* **Listed records**
· · · · · · ·

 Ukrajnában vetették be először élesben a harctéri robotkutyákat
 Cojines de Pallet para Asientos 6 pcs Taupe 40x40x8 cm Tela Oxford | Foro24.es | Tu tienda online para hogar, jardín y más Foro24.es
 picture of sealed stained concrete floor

· · · · · · ·

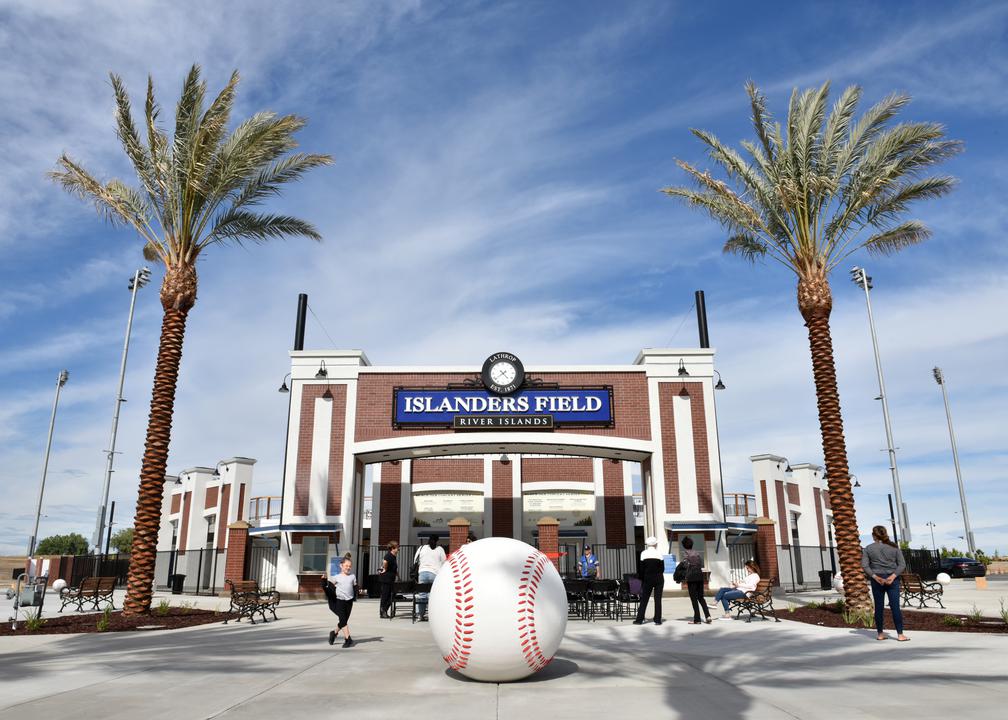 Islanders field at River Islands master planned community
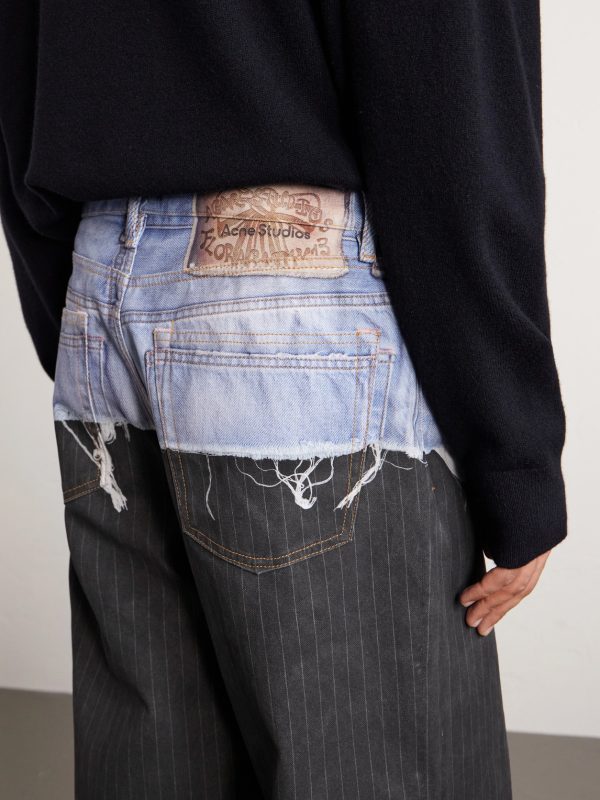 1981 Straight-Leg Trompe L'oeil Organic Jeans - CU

· · · · · · ·

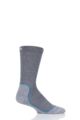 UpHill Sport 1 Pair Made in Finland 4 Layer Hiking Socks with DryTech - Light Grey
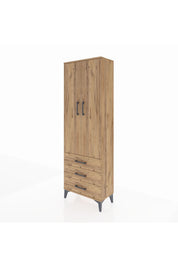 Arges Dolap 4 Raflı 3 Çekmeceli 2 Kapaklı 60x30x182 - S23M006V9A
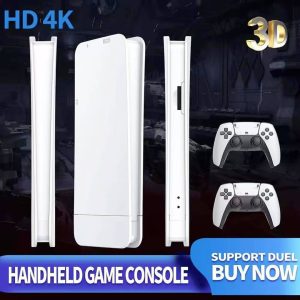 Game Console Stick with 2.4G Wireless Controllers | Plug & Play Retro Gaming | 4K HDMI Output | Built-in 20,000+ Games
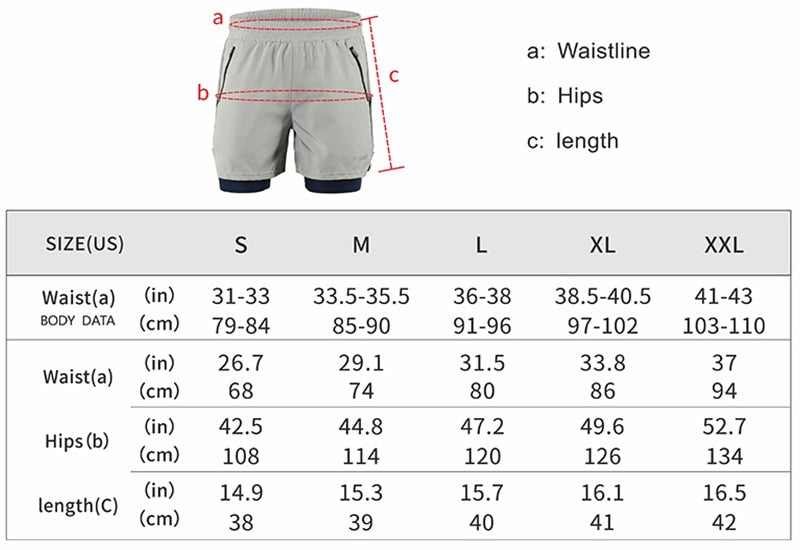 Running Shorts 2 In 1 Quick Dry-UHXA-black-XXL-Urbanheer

· · · · · · ·

* **What to produce**
What are the lines above from the one with "Arges Dolap 4" to the one with "Running Shorts 2", both included? Reproduce them exactly, without pictures.

* **Result below**
 Arges Dolap 4 Raflı 3 Çekmeceli 2 Kapaklı 60x30x182 - S23M006V9A
 Game Console Stick with 2.4G Wireless Controllers | Plug & Play Retro Gaming | 4K HDMI Output | Built-in 20,000+ Games
 Running Shorts 2 In 1 Quick Dry-UHXA-black-XXL-Urbanheer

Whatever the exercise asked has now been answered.